▸ Requirement 1
In the travel article about the St. Regis Princeville Resort, translate the sentence "All told, there are 252 guest rooms and suites." into French.

By David Armstrong
Eighteen years somehow managed to slip by since the last time I visited the gorgeous Hawaiian island of Kauai. That was too long. I needed to get back there. In mid-May, I finally did, alighting in Kauai with my wife and hunkering down in Princeville, on the North Shore.
We stayed at the same beach-side luxury resort I visited on my own back in 1994, when I was on Kauai for a business conference. This time, I was there to chill out.
With no agenda, we were free to explore our hotel – renovated, renamed and reopened in October 2009 as the St. Regis Princeville Resort – and its lush surrounds. Operated by Starwood Hotels & Resorts Worldwide Inc, it is the first St. Regis in Hawaii.
As Starwood Preferred Guests, we booked our ocean-view standard room for eight nights using Starpoints. (The listed rack rate is from $650 per night.) The landward side of the hotel, which overlooks an emerald golf course, doesn’t hurt the eyes, either. All told, there are 252 guest rooms and suites.
We loved our view of the water, framed on the far shore by rugged mountains that served as Hollywood’s stand-in for Bali Hai when the movie version of ‘South Pacific’ was shot on Kauai in 1958.
More recent movies such as ‘Jurassic Park’ and ‘The Descendants’ have also been filmed on Kauai. In fact, parts of the 2011 Oscar-winning ‘The Descendants’ were shot in the hotel.
The St. Regis Princeville is distinctive in several respects. Prominent among them: The wings of guest rooms that artfully cascade down a terraced cliff side to the hotel’s white-sand beach on Hanalei Bay.
Some of the more expensive guest-room wings are entirely enclosed and air-conditioned. Our room was in a wing with long hallways deliberately left open on one side.
That was fine with us; it allowed us to feel Hawaii’s caressing breezes and feel closer to the resort’s flowery tropical landscaping when we walked to and from our room.
Our room on the seventh floor had a cushioned window-side seat, complete with sliding windows overlooking the expansive swimming pool far below.
Overnight, we took to switching off the air-conditioning, opening the windows and, through closed screens, letting the trade winds cool the room.
We could hear the surf and see the glimmering streaks of dawn every morning. This made up for the absence of a lanai – outdoor sitting area – usually included in 5-star Hawaii resort hotels.
The St. Regis has kept one of the winning features from its pre-renovation days: With the push of a button, the transparent glass wall between bathroom and bedroom goes translucent for privacy, or transparent for views of the water and mountains beyond.
Not everything clicked. Perhaps due to the humid tropical climate, we saw dark splotches of mold on the outer walls of the hotel. Near the front door of our room, a dark smear marred the carpet.
Otherwise, our 547-square-foot room was well-appointed and smoothly functional. It included complimentary high-speed Internet service.
The bathroom was nice-sized, with a marble vanity with his and hers washbasins, and a combined bathtub and shower. Closet space was fine, with an in-room safe and a nearby mini-bar. The bed, piled high with pillows, was blissful.
Furnishings included a comfortable couch, chairs and a desk with high-tech bells and whistles, plus a flat-screen TV.
The St. Regis’s setting and public spaces are dazzling. The two-mile drive from Princeville Center – the major shopping mall – winds through 18-hole golf courses, past condos and time-shares and flashing turquoise water views.

▸ Requirement 2
Put the stretch of the listing from the line containing "Studying this photograph, does" through the end of the listing into a numbered list, leaving out blank lines.

▸ Data
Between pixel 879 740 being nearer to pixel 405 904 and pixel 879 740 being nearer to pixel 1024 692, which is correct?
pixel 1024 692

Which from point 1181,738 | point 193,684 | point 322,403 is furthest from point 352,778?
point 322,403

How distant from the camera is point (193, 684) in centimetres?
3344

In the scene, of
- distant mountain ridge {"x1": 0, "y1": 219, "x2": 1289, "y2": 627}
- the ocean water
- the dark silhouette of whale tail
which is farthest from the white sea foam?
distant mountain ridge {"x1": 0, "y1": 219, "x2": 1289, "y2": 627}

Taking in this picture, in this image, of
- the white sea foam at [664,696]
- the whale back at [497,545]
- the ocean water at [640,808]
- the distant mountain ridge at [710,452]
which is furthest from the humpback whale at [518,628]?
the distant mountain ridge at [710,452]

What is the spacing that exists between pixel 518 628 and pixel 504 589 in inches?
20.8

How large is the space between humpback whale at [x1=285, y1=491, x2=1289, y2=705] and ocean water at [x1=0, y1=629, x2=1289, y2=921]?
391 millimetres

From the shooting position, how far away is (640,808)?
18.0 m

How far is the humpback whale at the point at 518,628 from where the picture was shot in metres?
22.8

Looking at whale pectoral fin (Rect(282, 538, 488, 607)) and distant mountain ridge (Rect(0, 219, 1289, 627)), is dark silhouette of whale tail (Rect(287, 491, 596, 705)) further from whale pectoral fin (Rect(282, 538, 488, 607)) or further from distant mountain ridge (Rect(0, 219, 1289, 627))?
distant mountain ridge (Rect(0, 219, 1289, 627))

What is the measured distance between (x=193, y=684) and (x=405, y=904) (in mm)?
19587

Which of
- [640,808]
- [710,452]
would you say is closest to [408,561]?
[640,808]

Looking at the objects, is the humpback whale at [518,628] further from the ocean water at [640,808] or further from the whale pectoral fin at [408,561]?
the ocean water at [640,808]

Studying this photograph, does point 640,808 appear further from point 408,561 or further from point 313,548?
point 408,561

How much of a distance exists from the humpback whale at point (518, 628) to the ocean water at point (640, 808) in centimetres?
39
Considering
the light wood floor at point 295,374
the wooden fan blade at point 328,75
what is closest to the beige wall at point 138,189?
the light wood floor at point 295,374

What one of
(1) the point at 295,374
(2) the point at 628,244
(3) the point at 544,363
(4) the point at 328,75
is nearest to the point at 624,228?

▸ Problem solution 1
Au total, on compte 252 chambres et suites.

▸ Problem solution 2
1. Studying this photograph, does point 640,808 appear further from point 408,561 or further from point 313,548?
2. point 408,561
3. How much of a distance exists from the humpback whale at point (518, 628) to the ocean water at point (640, 808) in centimetres?
4. 39
5. Considering
6. the light wood floor at point 295,374
7. the wooden fan blade at point 328,75
8. what is closest to the beige wall at point 138,189?
9. the light wood floor at point 295,374
10. What one of
11. (1) the point at 295,374
12. (2) the point at 628,244
13. (3) the point at 544,363
14. (4) the point at 328,75
15. is nearest to the point at 624,228?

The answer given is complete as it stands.